Assessing Capacity and Gaining Consent


Background and Important Points

  • The main legal statute that covers this area is the Adults with Incapacity (Scotland) Act 2000
  • Note that capacity is SPECIFIC TO A DECISION (not generalised to an individual)
    • i.e. the patient can have the capacity to decide what they would like for dinner but may lack to capacity to manage their finances
  • In the context of healthcare, it is important that decisions
    • benefit the individual
    • take account of the individual’s wishes as far as possible
    • take account of the views of relevant others, as far as it is reasonable to do so
    • restrict the individual’s freedom as little as possible while still achieving the desired benefit
    • encourage the individual to exercise residual capacity
  • The AWI Act assumes that ALL ADULTS (>16 years) have capacity (i.e. incapacity cannot be presumed based on presence of mental illness/dementia; irrational behaviour/refusing treatment etc)
    • I.e. assessment of capacity should be based on comparison of logic but on the process by which the individual is making the decision

Principles of Capacity

  • The patient is able to
    • Receive and Understand in simple language- what the treatment is, its purpose and nature and why it is being proposed
    • Understand the principle benefits, risks, alternatives and disadvantages (if any)

____

**REQUIRED TASKS**
A. Output the passage from the notes on assessing capacity, from "Principles of Capacity" up to and including "disadvantages (if any)".
B. Translate this sentence from the notes on assessing capacity into Spanish: "Note that capacity is SPECIFIC TO A DECISION (not generalised to an individual)."
C. In one to three sentences, explain why, according to the notes on assessing capacity, incapacity cannot be presumed from mental illness, dementia, irrational behavior or refusing treatment.
The records that come next have nothing to do with the notes on assessing capacity.

**DATA FOR ANALYSIS**
____

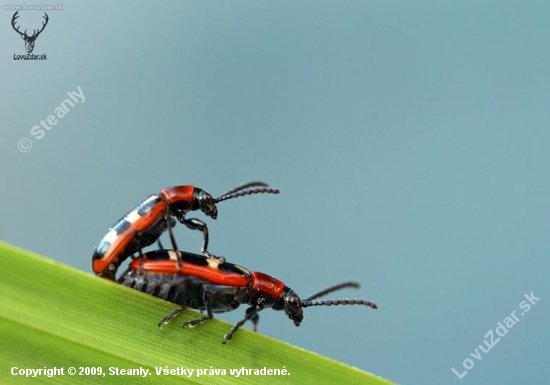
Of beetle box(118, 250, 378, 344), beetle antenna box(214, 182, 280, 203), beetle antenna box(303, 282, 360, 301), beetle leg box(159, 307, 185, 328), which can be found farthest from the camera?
beetle antenna box(214, 182, 280, 203)

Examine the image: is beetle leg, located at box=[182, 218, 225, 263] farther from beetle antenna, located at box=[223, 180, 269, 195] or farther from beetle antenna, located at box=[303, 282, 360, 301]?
beetle antenna, located at box=[303, 282, 360, 301]

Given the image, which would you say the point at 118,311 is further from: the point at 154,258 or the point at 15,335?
the point at 154,258

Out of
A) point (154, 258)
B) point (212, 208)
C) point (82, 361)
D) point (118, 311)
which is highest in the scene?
point (212, 208)

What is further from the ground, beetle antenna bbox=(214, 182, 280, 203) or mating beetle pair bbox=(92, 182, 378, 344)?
beetle antenna bbox=(214, 182, 280, 203)

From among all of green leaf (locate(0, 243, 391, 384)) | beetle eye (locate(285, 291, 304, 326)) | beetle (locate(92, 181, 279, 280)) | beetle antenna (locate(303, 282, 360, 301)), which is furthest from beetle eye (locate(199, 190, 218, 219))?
green leaf (locate(0, 243, 391, 384))

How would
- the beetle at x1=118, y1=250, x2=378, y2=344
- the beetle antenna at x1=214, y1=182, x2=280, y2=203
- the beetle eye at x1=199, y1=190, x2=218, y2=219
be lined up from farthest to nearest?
1. the beetle antenna at x1=214, y1=182, x2=280, y2=203
2. the beetle eye at x1=199, y1=190, x2=218, y2=219
3. the beetle at x1=118, y1=250, x2=378, y2=344

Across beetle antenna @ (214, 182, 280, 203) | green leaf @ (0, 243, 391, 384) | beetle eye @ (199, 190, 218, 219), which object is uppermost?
beetle antenna @ (214, 182, 280, 203)

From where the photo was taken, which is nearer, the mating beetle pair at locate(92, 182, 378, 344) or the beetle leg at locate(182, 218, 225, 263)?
the mating beetle pair at locate(92, 182, 378, 344)

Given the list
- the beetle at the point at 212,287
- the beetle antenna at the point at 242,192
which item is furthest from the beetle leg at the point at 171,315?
the beetle antenna at the point at 242,192

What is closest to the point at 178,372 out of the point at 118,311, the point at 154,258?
the point at 118,311
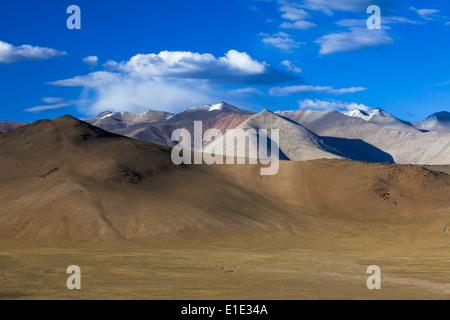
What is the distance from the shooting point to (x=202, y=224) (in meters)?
80.6

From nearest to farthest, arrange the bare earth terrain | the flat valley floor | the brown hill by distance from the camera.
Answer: the flat valley floor < the bare earth terrain < the brown hill

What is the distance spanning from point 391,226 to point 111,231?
132 ft

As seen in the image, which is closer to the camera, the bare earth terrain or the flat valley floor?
the flat valley floor

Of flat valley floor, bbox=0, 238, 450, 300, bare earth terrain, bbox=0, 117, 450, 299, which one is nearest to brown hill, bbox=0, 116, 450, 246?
bare earth terrain, bbox=0, 117, 450, 299

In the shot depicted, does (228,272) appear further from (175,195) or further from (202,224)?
(175,195)

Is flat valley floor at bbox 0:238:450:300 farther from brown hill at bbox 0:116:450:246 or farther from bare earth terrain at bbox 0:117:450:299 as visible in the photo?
brown hill at bbox 0:116:450:246

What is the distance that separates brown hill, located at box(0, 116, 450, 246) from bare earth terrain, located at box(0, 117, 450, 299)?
0.27 metres

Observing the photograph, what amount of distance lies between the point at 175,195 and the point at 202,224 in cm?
1126

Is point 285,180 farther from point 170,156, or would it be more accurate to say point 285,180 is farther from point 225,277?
point 225,277

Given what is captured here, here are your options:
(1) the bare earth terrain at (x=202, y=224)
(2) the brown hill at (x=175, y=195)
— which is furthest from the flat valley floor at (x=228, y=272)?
(2) the brown hill at (x=175, y=195)

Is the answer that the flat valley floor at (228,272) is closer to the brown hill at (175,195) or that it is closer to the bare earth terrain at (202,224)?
the bare earth terrain at (202,224)

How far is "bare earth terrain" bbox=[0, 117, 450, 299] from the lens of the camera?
1581 inches

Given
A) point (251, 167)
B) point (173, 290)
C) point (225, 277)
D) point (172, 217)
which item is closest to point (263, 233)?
point (172, 217)

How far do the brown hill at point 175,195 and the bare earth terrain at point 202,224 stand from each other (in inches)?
10.7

____

**RESPONSES FOR EACH TASK**
A.
Principles of Capacity

  • The patient is able to
    • Receive and Understand in simple language- what the treatment is, its purpose and nature and why it is being proposed
    • Understand the principle benefits, risks, alternatives and disadvantages (if any)

B. Tenga en cuenta que la capacidad es ESPECÍFICA DE UNA DECISIÓN (no generalizada a un individuo).

C. The AWI Act assumes that all adults over 16 years have capacity. Because of that assumption, incapacity cannot be presumed from the presence of mental illness or dementia, or from irrational behavior or refusing treatment.